== SET TASKS ==
(A) Reproduce the file format excerpt from "The Python API" through "Raster (via wbraster)".
(B) According to the file format excerpt, which backend crate supplies the vector formats for the Python API?
(C) Carry the file format excerpt forward from its final sentence.

== DOCUMENT EXCERPT ==
****************

Engineering detail note:
- A deeper internal matrix with follow-up test/documentation targets is tracked in `docs/internal/wbw_py_interop_behavior_matrix.md`.

## Supported file formats

The Python API format support comes from backend crates:

- Raster formats come from [`wbraster`](../wbraster).
- Vector formats come from [`wbvector`](../wbvector).
- LiDAR formats come from [`wblidar`](../wblidar).

### Raster (via wbraster)

Read/write support includes:

- GeoTIFF / BigTIFF / COG (`.tif`, `.tiff`)
- JPEG2000 / GeoJP2 (`.jp2`)
- GeoPackage raster (`.gpkg`)
- ENVI (`.hdr` with sidecar data files)
- ER Mapper (`.ers`)
- Esri ASCII (`.asc`, `.grd`)
- Esri Binary Grid (`.adf` workspace)
- GRASS ASCII (`.asc`, `.txt`)
- Idrisi (`.rdc`, `.rst`)
- PCRaster (`.map`)
- SAGA (`.sgrd`, `.sdat`)
- Surfer GRD (`.grd`)
- Zarr (`.zarr`)

#### Satellite sensor bundles (read-only)

`wbraster` also supports read-only satellite sensor bundle ingestion. These are
package-level readers (bundle metadata + band/measurement/asset resolution), not
generic raster write targets.

****************

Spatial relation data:
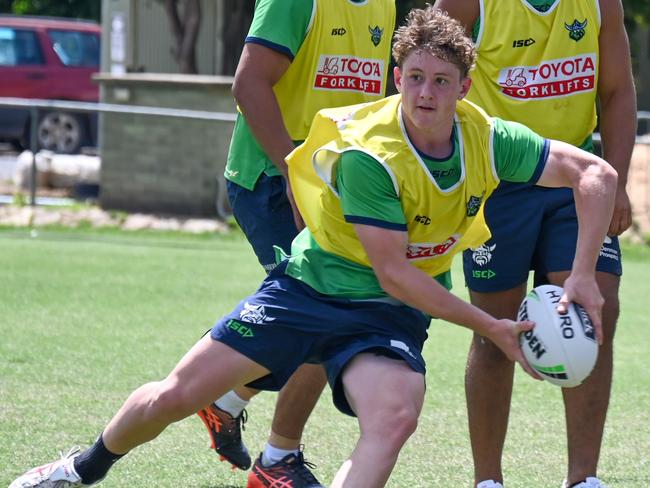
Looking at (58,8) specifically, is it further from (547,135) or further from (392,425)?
(392,425)

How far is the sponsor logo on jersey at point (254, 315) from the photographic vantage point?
4.20 meters

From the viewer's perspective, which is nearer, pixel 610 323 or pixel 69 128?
pixel 610 323

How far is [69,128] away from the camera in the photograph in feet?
62.1

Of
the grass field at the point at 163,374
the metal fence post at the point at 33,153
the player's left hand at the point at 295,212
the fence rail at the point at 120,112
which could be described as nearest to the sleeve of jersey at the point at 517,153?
A: the player's left hand at the point at 295,212

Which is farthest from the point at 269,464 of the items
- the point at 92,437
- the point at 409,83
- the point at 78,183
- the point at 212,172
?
the point at 78,183

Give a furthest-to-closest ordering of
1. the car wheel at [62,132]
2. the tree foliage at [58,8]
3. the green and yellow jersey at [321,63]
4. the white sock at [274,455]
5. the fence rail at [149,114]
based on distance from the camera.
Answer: the tree foliage at [58,8] < the car wheel at [62,132] < the fence rail at [149,114] < the white sock at [274,455] < the green and yellow jersey at [321,63]

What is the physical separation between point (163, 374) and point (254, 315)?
2902 millimetres

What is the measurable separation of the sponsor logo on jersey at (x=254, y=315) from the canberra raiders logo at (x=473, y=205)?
734mm

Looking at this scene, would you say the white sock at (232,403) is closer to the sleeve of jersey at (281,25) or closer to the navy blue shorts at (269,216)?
the navy blue shorts at (269,216)

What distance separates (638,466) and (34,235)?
30.9 feet

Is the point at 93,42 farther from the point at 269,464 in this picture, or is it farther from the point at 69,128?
the point at 269,464

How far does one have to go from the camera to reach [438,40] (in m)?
4.02

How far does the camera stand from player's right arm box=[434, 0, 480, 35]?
4805 mm

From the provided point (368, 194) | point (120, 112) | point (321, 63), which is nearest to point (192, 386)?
point (368, 194)
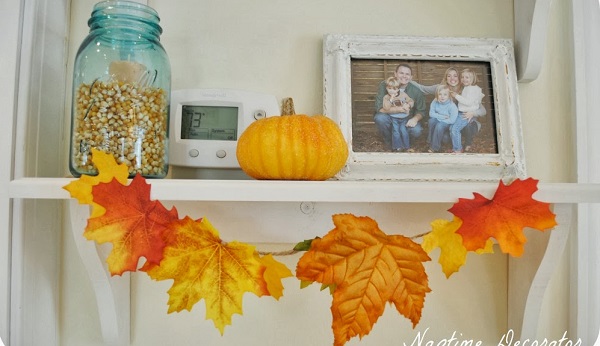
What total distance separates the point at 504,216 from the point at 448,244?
7 centimetres

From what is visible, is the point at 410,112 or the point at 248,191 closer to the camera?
the point at 248,191

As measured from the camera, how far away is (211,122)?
0.76m

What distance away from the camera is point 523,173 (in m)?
0.77

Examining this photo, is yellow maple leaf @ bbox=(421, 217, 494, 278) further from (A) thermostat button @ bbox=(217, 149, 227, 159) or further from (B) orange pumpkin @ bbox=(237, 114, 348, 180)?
(A) thermostat button @ bbox=(217, 149, 227, 159)

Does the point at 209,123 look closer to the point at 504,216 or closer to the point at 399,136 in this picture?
the point at 399,136

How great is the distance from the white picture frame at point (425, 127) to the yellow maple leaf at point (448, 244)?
168 mm

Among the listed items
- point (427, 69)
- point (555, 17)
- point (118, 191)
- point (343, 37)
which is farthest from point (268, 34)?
point (555, 17)

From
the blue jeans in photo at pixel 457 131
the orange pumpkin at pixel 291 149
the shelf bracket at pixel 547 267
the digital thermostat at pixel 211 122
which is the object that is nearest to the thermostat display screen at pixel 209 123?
the digital thermostat at pixel 211 122

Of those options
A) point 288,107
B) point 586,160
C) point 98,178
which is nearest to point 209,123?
point 288,107

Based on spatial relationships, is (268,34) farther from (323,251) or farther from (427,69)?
(323,251)

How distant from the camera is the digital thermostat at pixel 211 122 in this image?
0.75m

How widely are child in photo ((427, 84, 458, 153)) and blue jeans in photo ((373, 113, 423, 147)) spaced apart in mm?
19

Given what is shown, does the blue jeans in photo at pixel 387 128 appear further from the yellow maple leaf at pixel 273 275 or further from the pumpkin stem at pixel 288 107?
the yellow maple leaf at pixel 273 275

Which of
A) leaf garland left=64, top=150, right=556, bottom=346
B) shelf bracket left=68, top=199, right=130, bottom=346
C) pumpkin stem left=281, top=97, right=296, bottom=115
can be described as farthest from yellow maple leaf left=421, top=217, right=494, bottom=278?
shelf bracket left=68, top=199, right=130, bottom=346
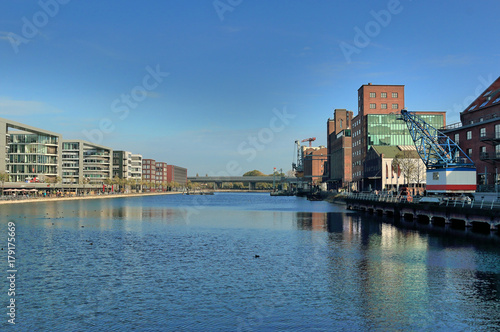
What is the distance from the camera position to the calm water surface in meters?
23.3

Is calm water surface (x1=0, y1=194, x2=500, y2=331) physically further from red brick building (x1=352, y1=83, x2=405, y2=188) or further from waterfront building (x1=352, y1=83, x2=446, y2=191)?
red brick building (x1=352, y1=83, x2=405, y2=188)

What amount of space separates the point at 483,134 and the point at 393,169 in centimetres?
5568

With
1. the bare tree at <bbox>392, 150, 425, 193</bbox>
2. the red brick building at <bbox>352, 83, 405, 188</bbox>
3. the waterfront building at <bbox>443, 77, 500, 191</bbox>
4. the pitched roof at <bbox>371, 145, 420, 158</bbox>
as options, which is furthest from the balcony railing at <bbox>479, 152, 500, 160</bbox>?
the red brick building at <bbox>352, 83, 405, 188</bbox>

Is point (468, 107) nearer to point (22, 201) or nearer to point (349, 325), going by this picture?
point (349, 325)

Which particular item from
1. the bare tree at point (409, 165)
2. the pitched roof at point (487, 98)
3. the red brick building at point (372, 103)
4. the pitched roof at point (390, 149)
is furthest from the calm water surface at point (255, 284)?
the red brick building at point (372, 103)

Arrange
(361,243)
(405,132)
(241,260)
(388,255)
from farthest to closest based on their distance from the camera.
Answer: (405,132), (361,243), (388,255), (241,260)

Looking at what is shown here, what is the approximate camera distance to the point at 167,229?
228 ft

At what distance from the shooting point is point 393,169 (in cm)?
14350

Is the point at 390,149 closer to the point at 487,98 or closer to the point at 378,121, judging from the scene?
the point at 378,121

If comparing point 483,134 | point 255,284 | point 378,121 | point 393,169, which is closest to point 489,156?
point 483,134

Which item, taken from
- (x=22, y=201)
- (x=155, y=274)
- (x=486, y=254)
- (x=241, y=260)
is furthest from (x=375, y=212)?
(x=22, y=201)

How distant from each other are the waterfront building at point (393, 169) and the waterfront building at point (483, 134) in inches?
1173

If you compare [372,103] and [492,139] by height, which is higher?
[372,103]

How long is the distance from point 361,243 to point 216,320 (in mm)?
32454
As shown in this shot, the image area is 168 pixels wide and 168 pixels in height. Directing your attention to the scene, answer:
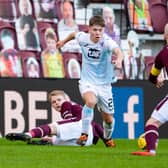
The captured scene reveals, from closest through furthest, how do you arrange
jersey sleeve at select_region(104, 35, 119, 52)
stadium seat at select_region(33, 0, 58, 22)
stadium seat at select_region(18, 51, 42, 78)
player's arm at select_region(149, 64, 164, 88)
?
player's arm at select_region(149, 64, 164, 88) → jersey sleeve at select_region(104, 35, 119, 52) → stadium seat at select_region(18, 51, 42, 78) → stadium seat at select_region(33, 0, 58, 22)

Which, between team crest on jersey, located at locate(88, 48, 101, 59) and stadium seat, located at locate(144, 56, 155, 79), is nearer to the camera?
team crest on jersey, located at locate(88, 48, 101, 59)

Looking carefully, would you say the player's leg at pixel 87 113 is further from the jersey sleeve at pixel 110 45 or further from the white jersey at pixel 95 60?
the jersey sleeve at pixel 110 45

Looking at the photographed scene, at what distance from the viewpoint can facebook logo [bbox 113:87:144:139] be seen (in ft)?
58.2

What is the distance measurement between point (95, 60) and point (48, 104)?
488cm

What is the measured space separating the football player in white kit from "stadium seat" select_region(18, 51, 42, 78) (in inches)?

****************

== ANSWERS PER TASK ==
(A)
The Python API format support comes from backend crates:

- Raster formats come from [`wbraster`](../wbraster).
- Vector formats come from [`wbvector`](../wbvector).
- LiDAR formats come from [`wblidar`](../wblidar).

### Raster (via wbraster)

(B) wbvector

(C)
Supported bundle families:

- Sentinel-2 SAFE
- Sentinel-1 SAFE
- Landsat Collection bundles
- ICEYE bundles
- PlanetScope bundles
- SPOT/Pleiades DIMAP bundles
- Maxar/WorldView bundles
- RADARSAT-2 bundles
- RCM bundles

### Vector (via wbvector)

Read/write support includes:

- Shapefile (`.shp` + sidecars)
- GeoPackage (`.gpkg`)
- GeoJSON (`.geojson`)
- FlatGeobuf (`.fgb`)
- GML (`.gml`)
- GPX (`.gpx`)
- KML (`.kml`)
- MapInfo Interchange (`.mif` + `.mid`)

Additional feature-gated formats in `wbvector`:

- GeoParquet (`.parquet`)
- KMZ (`.kmz`)
- OSM PBF (`.osm.pbf`, read-only)

### LiDAR (via wblidar)

Read/write support includes:

- LAS
- LAZ
- COPC
- PLY
- E57

## Licensing overview

The runtime supports open and licensed modes.

- Open mode: instantiate `WbEnvironment()` directly.
- Signed entitlement mode: bootstrap from signed JSON or file.
- Floating license mode: online provider-verified activation using `from_floating_license_id(...)`.

See:
- [examples/licensing_offline_example.py](examples/licensing_offline_example.py)
- [examples/licensing_floating_online_example.py](examples/licensing_floating_online_example.py)

## Licensing and Pro workflows

This section focuses on day-to-day patterns for integrating licensing into production
scripts, notebooks, services, and plugin-style applications.

### 1) Choose a startup mode

- Open mode: best for open-tier workflows and development where Pro tools are not required.
- Signed entitlement mode: best when users can provide a signed offline entitlement.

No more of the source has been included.